Top of PROVIDED TEXT

Now, why do unmistakably able and experienced men, men who have succeeded in business, make blunders of this kind, and risk splendid fortunes in speculations almost palpably impossible ? That they should buy up perishable articles of prime necessity, we can understand, for they are sure of an unending market, and therefore of a long time to "get out ;" but that they should buy up a perishable article, not of absolute necessity except for some limited electrical requirements, and this in the face of an over-supply which was ruining little producers, and then, in the teeth of statistics, should buy more and more copper, and make longer and longer contracts, this is to mere observers a real intellectual puzzle. We shall be told that with some of them the compelling force was vanity, which is as strong with some business men as with litterateurs and poets ; that with others it was the well-known dislike to make a loss and be done with the matter ; and with others, positive inability to face their bankers and other lenders of necessary cash. But there must be some reason beyond all this. Our contention, and, right or wrong, it is that of persons far more qualified than our- selves, is that at one time everybody in the speculation could have got out with a moderate profit, and that the amazing thing is not the original operation—which had only this fault, that it was too big for any ordinary knowledge even of one trade—but the later undertakings. We cannot but suspect that cool business men get intoxicated with gain, even if it is only visible on paper ; that they think anything possible, that they lose the sense of proportion, and that the impulse which so often destroys conquerors comes upon them also. Their brains cease to act steadily. We see that in small individuals every day, and the big men have no exemption from human disqualifications. It is not at all likely that any man at the centre of the copper specula- tion was more qualified to conduct it than Napoleon was to conduct his later wars. He could not know his maps better, or have the essential figures more perfectly at his fingers' ends. Yet we all know that Napoleon was beaten, and not wholly by

Providence or fate; that success had, in some way which none of us quite understand, but which all of us instinctively compare to drunkenness, impaired his mental power. We do not see why a speculator should not suffer from deterioration of brain or morale, or both, as well as Napoleon ; and believe that it happens much oftener than is at all suspected. At a point in his career, the great financier has, in fact, no judgment, is sub- ject to the mania which infects speculators in Mississippi or South Sea stock, and must land all who follow him in greater or less loss. That, and not ill-intent, is our own explanation of M. de Lesseps, whose "campaign of Russia" was the Panama Canal; and it is one which our readers will do well to recol- lect, for the special peculiarity of the speculation of to-day is the readiness to follow successful and wealthy individuals into anything, however wild, or however demonstrably certain to end in final disaster.

Bottom of PROVIDED TEXT
Top of EXTRACTED DATA

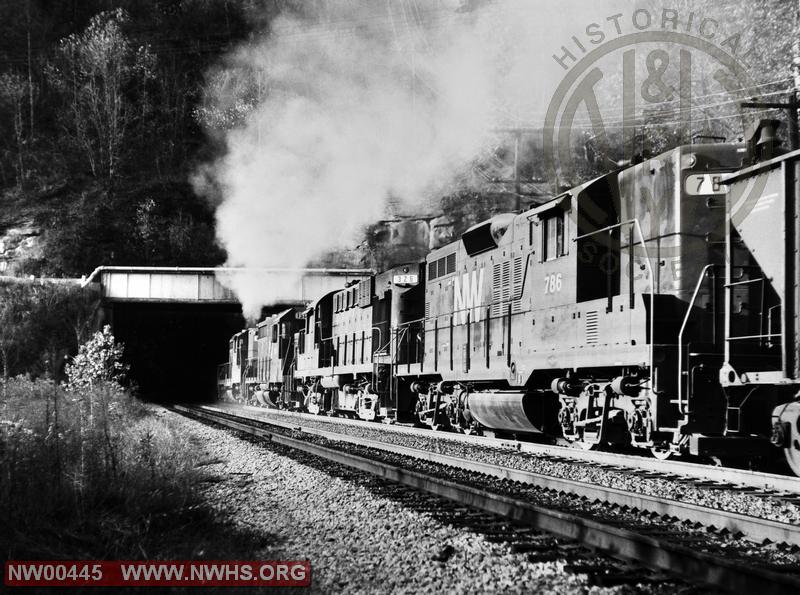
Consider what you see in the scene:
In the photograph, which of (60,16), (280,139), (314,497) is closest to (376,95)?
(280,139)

Bottom of EXTRACTED DATA
Top of EXTRACTED DATA

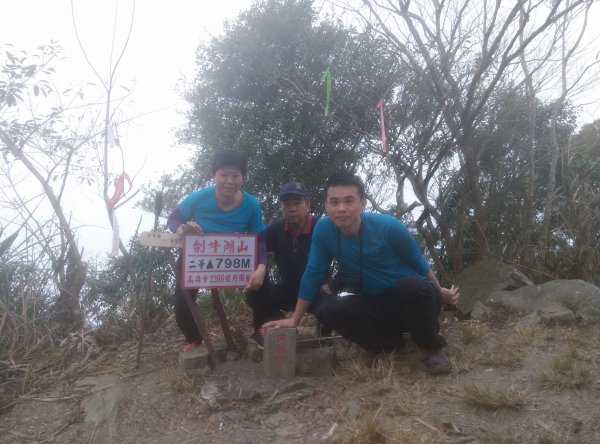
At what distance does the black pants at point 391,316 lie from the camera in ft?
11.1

Bottom of EXTRACTED DATA

YOUR ASSIGNMENT
In the passage on the copper speculation, what is named as M. de Lesseps's "campaign of Russia"? The records aren't needed for this.

WORKED SOLUTION
The Panama Canal.